The elements of Homer’s Odyssey are readily apparent in the plot, as Kowalski repeatedly rejects tempting siren calls of lecherous women threatening to obstruct his journey. Vanishing Point was also a breakout role for actor Cleavon Little as blind radio host Super Soul, who aids Kowalski by broadcasting the pursuing police’s strategies across the Great Basin. As Kowalski’s ethereal guide, Super Soul is a blind man with the gift of music and lore, standing in for the Odyssey’s Demodocus. Three years later, Super Soul actor Little would leave an indelible mark in Hollywood infamy as the lead role in Mel Brooks’ Blazing Saddles.

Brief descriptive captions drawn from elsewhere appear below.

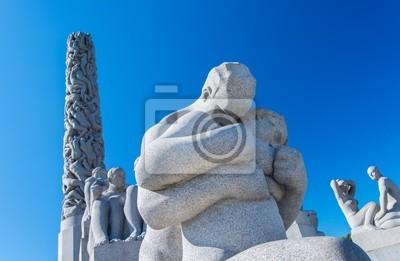 Постер Осло Статуи на Frogner Park, Осло, НорвегияОсло<br>Постер на холсте или бумаге. Любого нужного вам размера. В раме или без. Подвес в комплекте. Трехслойная надежная упаковка. Доставим в любую точку России. Вам осталось только повесить картину на стену!<br>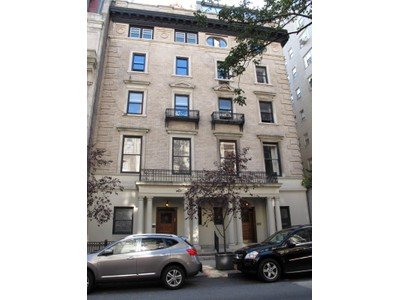 Coopérative for sales at 6 East 76th Street, Unit 4R   New York, New York 10021 États-Unis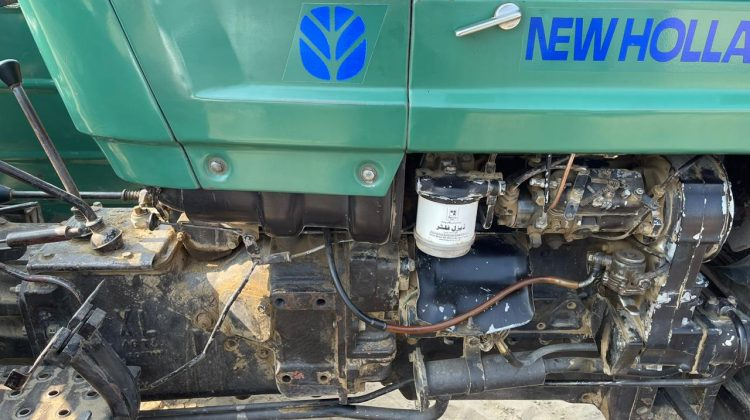 NH 480 Green Tractord model 2015 for sale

For the crimes of enchaining death such that humanity would never suffer its sting, and for exposing a corrupt affair between the gods, Greek mythology’s Sisyphus was condemned to push a boulder to the top of a hill, only to watch it roll back to the bottom each time, for eternity. Similarly Kowalski defied death as a soldier and professional racer, learned contempt for it witnessing his lover drown, and stood up to his corrupt police superiors to prevent a sexual assault. Kowalski’s past resulted in his dishonorable discharge from the police force and subsequent life of delivering cars from Colorado to San Francisco and back along the loneliest road in America.
The philosopher Albert Camus used the myth of Sisyphus to convey his absurdist philosophy as an antidote to the nihilism of the modern era. Rather than despairing through his meaningless condemnation, Camus suggested “One must imagine Sisyphus happy.” Kowalski’s assured smile as he speeds towards oblivion reflects precisely this philosophy, rendering him an “absurd hero” of his generation.

The many people Kowalski encounters on his odyssey are all social dropouts- hippies, bikers, street racers, and religious zealots. They are aligned with him as members of the counterculture, but Kowalski’s distinction, which keeps him returning to the highway, is that he is just fine with the corrupt system the way it is; rather than dropping out, Kowalski delights in his role as an active rebel, not hiding from the police but antagonizing them as often as possible. All of these characters are rooted in nihilism, but their relationship to each other is an allegory for the 1960’s philosophical schism between the post-structuralist existentialists who followed the emerging tradition of Jean-Paul Sartre, and the adepts of Albert Camus’ absurdism. Sartre advocated the Marxist tradition of permanent revolution regardless of human cost, whereas Camus argued for rebellion over revolution, maintaining that Utopian ends did not justify means such as terroristic violence against civilians. This intellectual distinction would not have been wasted on Cabrera, who lived under two brands of totalitarianism in communist Cuba and fascist Spain and now found himself in the liberal Western world.
Whereas Kowalski encounters the rest of the counterculture rejecting the system to live on the periphery of society in a state of permanent and futile revolution against mainstream hegemonic values, Kowalski himself embraces the system head-on, fueling his rebellion with the futility of his own existence. He is not frightened by the systemic injustice or nihilism that has continuously dethroned him, he is excited by it. His life, and total acceptance of his inevitable death, is an act of rebellion that Camus would be proud of.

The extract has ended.